Rakir lo guardó con stupore, era la prima volta che vedeva un vero angelo da vicino. Sapeva che quell'incontro avrebbe portato solo guai, peró non ne era intimorito, era solo curioso.
L'angelo si avvicinó al demone esponendosi alla luce della radura e scoprendo il suo capo coperto da un elmo blu e oro. Stretta in una mano vi era una lunga spada blu come la volta celeste dei cieli angelici. O meglio come Rakir li immaginava nei suoi sogni.
"Cosa ci fa un demone qui?"
La sua voce era piuttosto giovane e cristallina, con un tono molto severo. Era molto diversa da quelle a cui il demone era abituato.
"Quest'anno tocca a noi sorvegliare il confine" biascicó Rakir cercando di reprimere il dolore.
"Peró non potete toccare nè alberi nè suolo. È consacrato quindi appartiene a noi. Questo non lo insegnano?"
"Se riuscissi a liberarmi potrei andarmene"

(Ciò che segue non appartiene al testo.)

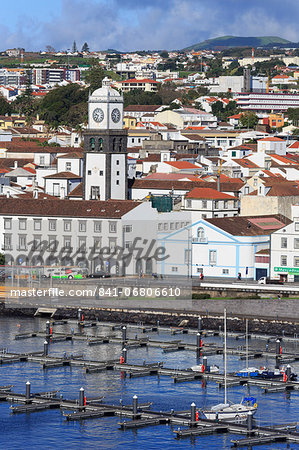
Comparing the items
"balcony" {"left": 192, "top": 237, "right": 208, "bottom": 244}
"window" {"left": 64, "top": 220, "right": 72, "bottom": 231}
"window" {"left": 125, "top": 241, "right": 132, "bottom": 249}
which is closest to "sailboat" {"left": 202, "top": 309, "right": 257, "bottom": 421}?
"balcony" {"left": 192, "top": 237, "right": 208, "bottom": 244}

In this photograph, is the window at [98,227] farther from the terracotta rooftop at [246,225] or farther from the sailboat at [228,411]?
the sailboat at [228,411]

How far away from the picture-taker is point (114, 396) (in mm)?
48719

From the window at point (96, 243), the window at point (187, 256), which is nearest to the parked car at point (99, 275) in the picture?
the window at point (96, 243)

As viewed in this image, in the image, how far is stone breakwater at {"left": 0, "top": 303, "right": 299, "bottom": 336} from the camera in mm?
62344

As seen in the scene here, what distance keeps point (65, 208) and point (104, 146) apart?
8.02 meters

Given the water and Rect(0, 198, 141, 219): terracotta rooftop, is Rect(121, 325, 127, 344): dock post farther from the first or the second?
Rect(0, 198, 141, 219): terracotta rooftop

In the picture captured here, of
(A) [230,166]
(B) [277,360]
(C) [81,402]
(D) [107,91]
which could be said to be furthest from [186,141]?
(C) [81,402]

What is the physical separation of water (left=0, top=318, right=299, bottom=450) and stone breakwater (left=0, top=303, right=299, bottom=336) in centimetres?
221

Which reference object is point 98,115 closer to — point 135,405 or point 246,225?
point 246,225

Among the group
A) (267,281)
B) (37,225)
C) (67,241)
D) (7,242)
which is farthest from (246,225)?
(7,242)

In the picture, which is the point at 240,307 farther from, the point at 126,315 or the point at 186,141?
the point at 186,141

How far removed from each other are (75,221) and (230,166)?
93.1ft

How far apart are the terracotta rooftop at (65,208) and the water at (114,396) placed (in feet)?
38.3

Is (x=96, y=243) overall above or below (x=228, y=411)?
above
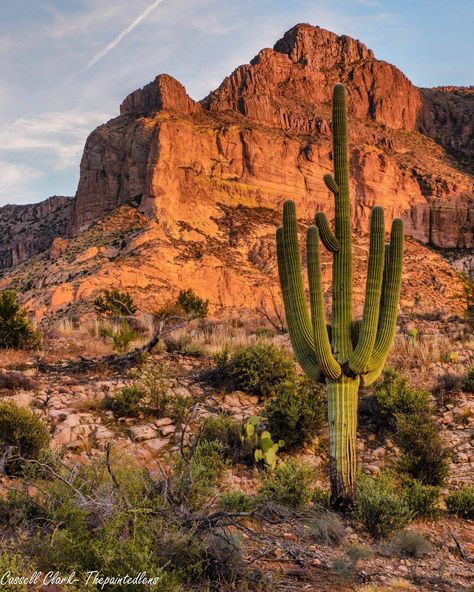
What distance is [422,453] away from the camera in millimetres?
6645

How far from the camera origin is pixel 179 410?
757 centimetres

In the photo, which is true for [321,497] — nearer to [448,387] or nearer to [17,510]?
[17,510]

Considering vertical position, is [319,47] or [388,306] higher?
[319,47]

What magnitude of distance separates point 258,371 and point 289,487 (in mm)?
3363

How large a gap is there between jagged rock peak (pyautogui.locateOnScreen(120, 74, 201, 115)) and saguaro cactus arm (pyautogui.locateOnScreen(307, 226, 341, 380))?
72245 millimetres

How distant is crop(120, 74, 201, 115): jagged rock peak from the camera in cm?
7525

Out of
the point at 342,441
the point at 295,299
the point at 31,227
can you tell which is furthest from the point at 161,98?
the point at 342,441

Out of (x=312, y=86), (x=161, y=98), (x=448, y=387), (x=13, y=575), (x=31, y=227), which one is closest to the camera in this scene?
(x=13, y=575)

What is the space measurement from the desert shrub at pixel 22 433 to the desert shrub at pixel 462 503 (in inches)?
174

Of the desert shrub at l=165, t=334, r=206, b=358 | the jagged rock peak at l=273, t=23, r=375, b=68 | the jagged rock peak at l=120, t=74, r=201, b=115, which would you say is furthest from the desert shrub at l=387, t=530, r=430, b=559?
the jagged rock peak at l=273, t=23, r=375, b=68

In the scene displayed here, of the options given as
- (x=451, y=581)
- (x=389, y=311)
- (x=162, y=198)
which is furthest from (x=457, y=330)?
(x=162, y=198)

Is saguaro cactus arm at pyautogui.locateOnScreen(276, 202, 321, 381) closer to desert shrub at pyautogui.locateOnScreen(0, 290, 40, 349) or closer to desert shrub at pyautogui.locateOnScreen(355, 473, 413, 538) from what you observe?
desert shrub at pyautogui.locateOnScreen(355, 473, 413, 538)

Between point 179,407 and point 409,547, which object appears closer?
point 409,547

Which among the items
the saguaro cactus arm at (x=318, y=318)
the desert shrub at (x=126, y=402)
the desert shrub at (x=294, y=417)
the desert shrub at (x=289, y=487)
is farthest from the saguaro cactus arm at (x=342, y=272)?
the desert shrub at (x=126, y=402)
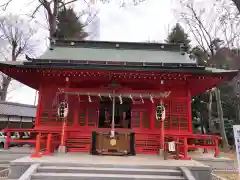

L'angelo scosse la testa sospirando, buttó la spada a terra e, con un solo battito d'ali, si sollevó dal terreno sollevando molta polvere. La potenza di quelle ali sorprese il demone e riuscì solo a differenziare le loro diversitá. L'angelo si pose dietro Rakir e, con uno strattone verso l'alto, riuscì a liberarlo buttandolo di conseguenza a terra. Fu istintivo guardare l'ala: la parte alta era completamente squarciata e da essa uscivano gocce di caldo e nero sangue. Alla vista del suo stesso sangue Rakir raggeló; gli faceva ribrezzo ma doleva troppo per rimanere a pensarci.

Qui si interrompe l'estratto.